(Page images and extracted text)

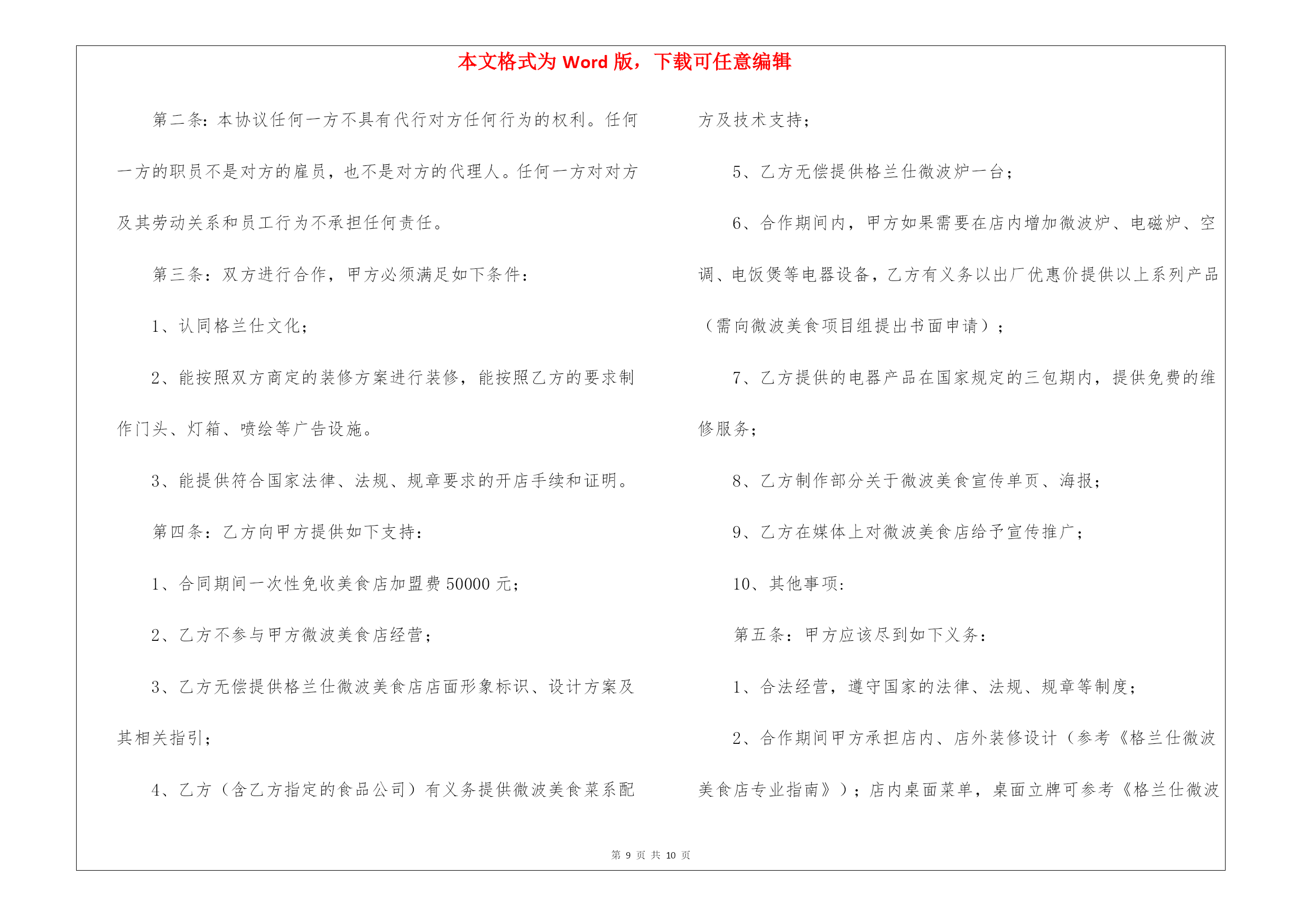 本文格式为 Word 版，下载可任意编辑

第二条：本协议任何一方不具有代行对方任何行为的权利。任何一方的职员不是对方的雇员，也不是对方的代理人。任何一方对对方及其劳动关系和员工行为不承担任何责任。

第三条：双方进行合作，甲方必须满足如下条件：

1、认同格兰仕文化；

2、能按照双方商定的装修方案进行装修，能按照乙方的要求制作门头、灯箱、喷绘等广告设施。

3、能提供符合国家法律、法规、规章要求的开店手续和证明。

第四条：乙方向甲方提供如下支持：

1、合同期间一次性免收美食店加盟费 50000 元；

2、乙方不参与甲方微波美食店经营；

3、乙方无偿提供格兰仕微波美食店店面形象标识、设计方案及其相关指引；

4、乙方（含乙方指定的食品公司）有义务提供微波美食菜系配方及技术支持；

5、乙方无偿提供格兰仕微波炉一台；

6、合作期间内，甲方如果需要在店内增加微波炉、电磁炉、空调、电饭煲等电器设备，乙方有义务以出厂优惠价提供以上系列产品（需向微波美食项目组提出书面申请）；

7、乙方提供的电器产品在国家规定的三包期内，提供免费的维修服务；

8、乙方制作部分关于微波美食宣传单页、海报；

9、乙方在媒体上对微波美食店给予宣传推广；

10、其他事项：

第五条：甲方应该尽到如下义务：

1、合法经营，遵守国家的法律、法规、规章等制度；

2、合作期间甲方承担店内、店外装修设计（参考《格兰仕微波美食店专业指南》）；店内桌面菜单，桌面立牌可参考《格兰仕微波

第 9 页 共 10 页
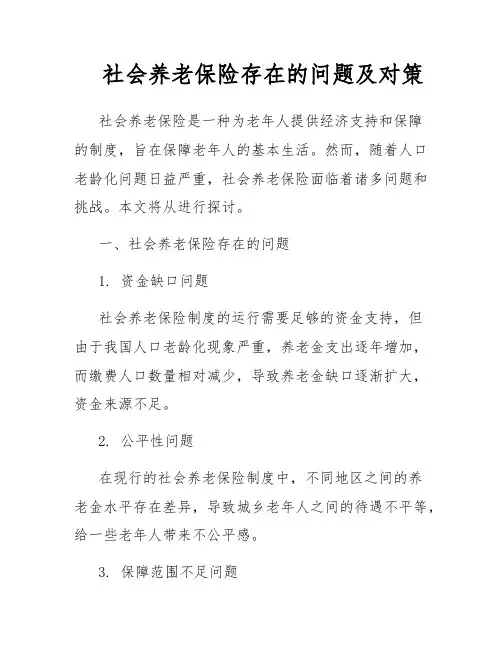 社会养老保险存在的问题及对策

社会养老保险是一种为老年人提供经济支持和保障的制度，旨在保障老年人的基本生活。然而，随着人口老龄化问题日益严重，社会养老保险面临着诸多问题和挑战。本文将从进行探讨。

一、社会养老保险存在的问题

1. 资金缺口问题

社会养老保险制度的运行需要足够的资金支持，但由于我国人口老龄化现象严重，养老金支出逐年增加，而缴费人口数量相对减少，导致养老金缺口逐渐扩大，资金来源不足。

2. 公平性问题

在现行的社会养老保险制度中，不同地区之间的养老金水平存在差异，导致城乡老年人之间的待遇不平等，给一些老年人带来不公平感。

3. 保障范围不足问题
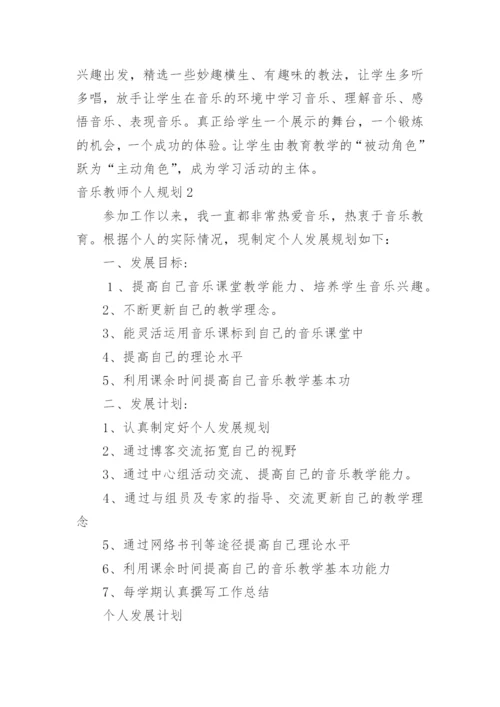 兴趣出发，精选一些妙趣横生、有趣味的教法，让学生多听多唱，放手让学生在音乐的环境中学习音乐、理解音乐、感悟音乐、表现音乐。真正给学生一个展示的舞台，一个锻炼的机会，一个成功的体验。让学生由教育教学的“被动角色”跃为“主动角色”，成为学习活动的主体。

音乐教师个人规划2

参加工作以来，我一直都非常热爱音乐，热衷于音乐教育。根据个人的实际情况，现制定个人发展规划如下：

一、发展目标：

1、提高自己音乐课堂教学能力、培养学生音乐兴趣。

2、不断更新自己的教学理念。

3、能灵活运用音乐课标到自己的音乐课堂中

4、提高自己的理论水平

5、利用课余时间提高自己音乐教学基本功

二、发展计划：

1、认真制定好个人发展规划

2、通过博客交流拓宽自己的视野

3、通过中心组活动交流、提高自己的音乐教学能力。

4、通过与组员及专家的指导、交流更新自己的教学理念

5、通过网络书刊等途径提高自己理论水平

6、利用课余时间提高自己的音乐教学基本功能力

7、每学期认真撰写工作总结

个人发展计划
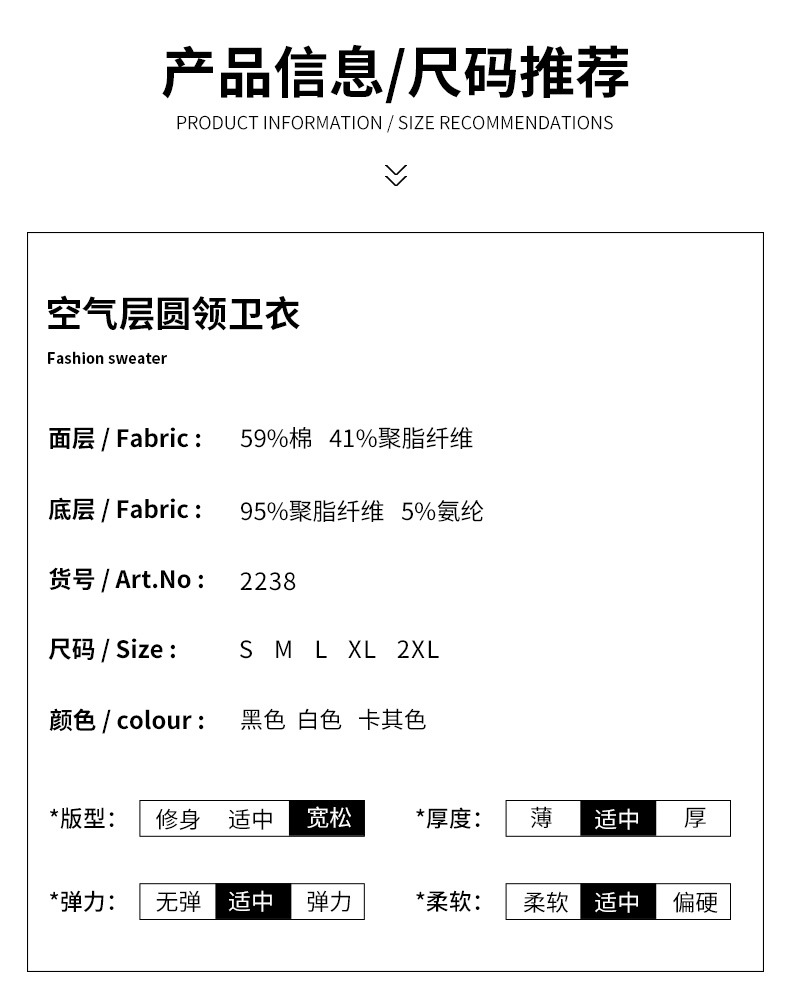 产品信息/尺码推荐
PRODUCT INFORMATION / SIZE RECOMMENDATIONS

空气层圆领卫衣
Fashion sweater

面层 / Fabric : 59%棉 41%聚脂纤维

底层 / Fabric : 95%聚脂纤维 5%氨纶

货号 / Art.No : 2238

尺码 / Size : S M L XL 2XL

颜色 / colour : 黑色 白色 卡其色

*版型: 修身 适中 宽松

*厚度: 薄 适中 厚

*弹力: 无弹 适中 弹力

*柔软: 柔软 适中 偏硬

**About this task:**
Transcribe, word for word, the line holding "社会养老保险制度的运行需要足" and all lines after it in the entries above, ending with the last. Only those lines; no pictures.

**Response area:**
社会养老保险制度的运行需要足够的资金支持，但由于我国人口老龄化现象严重，养老金支出逐年增加，而缴费人口数量相对减少，导致养老金缺口逐渐扩大，资金来源不足。

2. 公平性问题

在现行的社会养老保险制度中，不同地区之间的养老金水平存在差异，导致城乡老年人之间的待遇不平等，给一些老年人带来不公平感。

3. 保障范围不足问题
 兴趣出发，精选一些妙趣横生、有趣味的教法，让学生多听多唱，放手让学生在音乐的环境中学习音乐、理解音乐、感悟音乐、表现音乐。真正给学生一个展示的舞台，一个锻炼的机会，一个成功的体验。让学生由教育教学的“被动角色”跃为“主动角色”，成为学习活动的主体。

音乐教师个人规划2

参加工作以来，我一直都非常热爱音乐，热衷于音乐教育。根据个人的实际情况，现制定个人发展规划如下：

一、发展目标：

1、提高自己音乐课堂教学能力、培养学生音乐兴趣。

2、不断更新自己的教学理念。

3、能灵活运用音乐课标到自己的音乐课堂中

4、提高自己的理论水平

5、利用课余时间提高自己音乐教学基本功

二、发展计划：

1、认真制定好个人发展规划

2、通过博客交流拓宽自己的视野

3、通过中心组活动交流、提高自己的音乐教学能力。

4、通过与组员及专家的指导、交流更新自己的教学理念

5、通过网络书刊等途径提高自己理论水平

6、利用课余时间提高自己的音乐教学基本功能力

7、每学期认真撰写工作总结

个人发展计划
 产品信息/尺码推荐
PRODUCT INFORMATION / SIZE RECOMMENDATIONS

空气层圆领卫衣
Fashion sweater

面层 / Fabric : 59%棉 41%聚脂纤维

底层 / Fabric : 95%聚脂纤维 5%氨纶

货号 / Art.No : 2238

尺码 / Size : S M L XL 2XL

颜色 / colour : 黑色 白色 卡其色

*版型: 修身 适中 宽松

*厚度: 薄 适中 厚

*弹力: 无弹 适中 弹力

*柔软: 柔软 适中 偏硬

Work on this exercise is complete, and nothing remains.